POLITIQUE
25/01/2019 11:53 EST | Actualisé 28/01/2019 13:46 EST

Royalmount: Valérie Plante entend forcer un arrêt temporaire, au besoin

Des négociations avec le promoteur sont entamées, mais Montréal pourrait agir unilatéralement si elles échouent.

Olivier Robichaud

La mairesse de Montréal, Valérie Plante, entend utiliser tous les moyens à sa disposition pour forcer un «pas de recul» dans le dossier du méga-centre commercial Royalmount. Des négociations avec le promoteur Carbonleo sont entamées, mais la mairesse promet d'utiliser des moyens légaux pour forcer la main de l'entreprise si celle-ci est réticente.
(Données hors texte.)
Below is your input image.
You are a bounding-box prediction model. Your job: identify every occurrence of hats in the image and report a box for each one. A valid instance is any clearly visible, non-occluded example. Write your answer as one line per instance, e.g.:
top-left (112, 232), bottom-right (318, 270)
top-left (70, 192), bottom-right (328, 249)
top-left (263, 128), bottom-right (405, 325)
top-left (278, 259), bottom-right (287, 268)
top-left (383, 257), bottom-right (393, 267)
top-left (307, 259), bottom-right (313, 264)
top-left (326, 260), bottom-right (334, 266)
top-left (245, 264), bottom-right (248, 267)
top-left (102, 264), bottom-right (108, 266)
Mme Plante fait donc siennes les recommandations de sa Commission sur le développement économique et urbain et l'habitation. Jeudi, les commissaires ont voté à la majorité pour demander un temps d'arrêt au promoteur. Ils ont aussi recommandé à la Ville d'utiliser des moyens légaux et de demander au gouvernement du Québec d'imposer un décret.

La mairesse dit favoriser la négociation et les invitations ont été envoyées vendredi. Mais toutes les options sont sur la table.

«Comme j'ai ces leviers-là, si c'est nécessaire, oui [je vais les utiliser]. Mais moi je compte énormément sur la bonne foi et jusqu'à maintenant les discussions qu'on a eues sont positives», affirme-t-elle.

Courtoisie - Carbonleo
L'entreprise Carbonleo prévoit un mégacentre commercial nommé Royalmount à l'angle des autoroutes 15 et 40, à Montréal.

Vers une bataille judiciaire?

L'administration Plante compte utiliser les articles 6 et 86 de la Loi sur l'aménagement et l'urbanisme. Ces articles permettent, entre autres choses, à l'agglomération de Montréal de forcer une ville liée à adopter un programme particulier d'urbanisme pour un secteur donné. L'administration Plante contrôle le conseil d'agglomération.

Le promoteur Carbonleo a émis un bref communiqué vendredi, pour dire qu'il accepte l'invitation de la mairesse. Les questions du temps d'arrêt ou de possibles mesures légales sont toutefois absentes du document.

«Nous saluons la volonté de la mairesse d'intensifier la concertation et de bonifier un projet qui possède un potentiel extraordinaire pour Montréal, notamment par la présence de partenaires locaux et internationaux. L'ouverture de la mairesse est à notre avis un signal positif pour doter Montréal d'un nouveau quartier et d'une nouvelle destination qui fera l'envie de grandes métropoles», lit-on simplement.

Jeudi, l'entreprise a dit, par voie de communiqué, qu'un temps d'arrêt n'était pas nécessaire.

La municipalité de Ville Mont-Royal, où se trouvent les terrains en question, appuie le projet. Le maire Philippe Roy n'a pas encore réagit.

Olivier Robichaud
Philippe Roy, maire de Ville Mont-Royal, lors de la présentation de son mémoire sur le projet Royalmount à l'hôtel de ville de Montréal.

Jeudi, ses collègues de Montréal-Est et Dollard-des-Ormeaux ont déploré l'ingérence de la métropole dans les pouvoirs des villes liées. Même son de cloche du côté de l'Association des municipalités de banlieue, qui regroupe l'ensemble des villes défusionnées de l'île de Montréal.

Des impacts régionaux

Mme Plante souligne que le projet a été accepté par Ville Mont-Royal, mais que la décision de cette municipalité aura des impacts dans tout le Grand Montréal.

«C'est un projet qui a été présenté comme un projet local. Mais il a des ambitions régionales et ses impacts seront régionaux», dit-elle.

Divers observateurs montréalais craignent des impacts majeurs sur la circulation, sur la vitalité des artères commerciales de Montréal ainsi que sur la vie culturelle au centre-ville.

L'opposition au projet, tel que présenté, fait d'ailleurs consensus parmi les élus de Montréal. Le chef du parti d'opposition Ensemble Montréal, Lionel Perez, appuie aussi les recommandations adoptées jeudi par la commission. Il dit aussi privilégier la négociation avant les moyens légaux.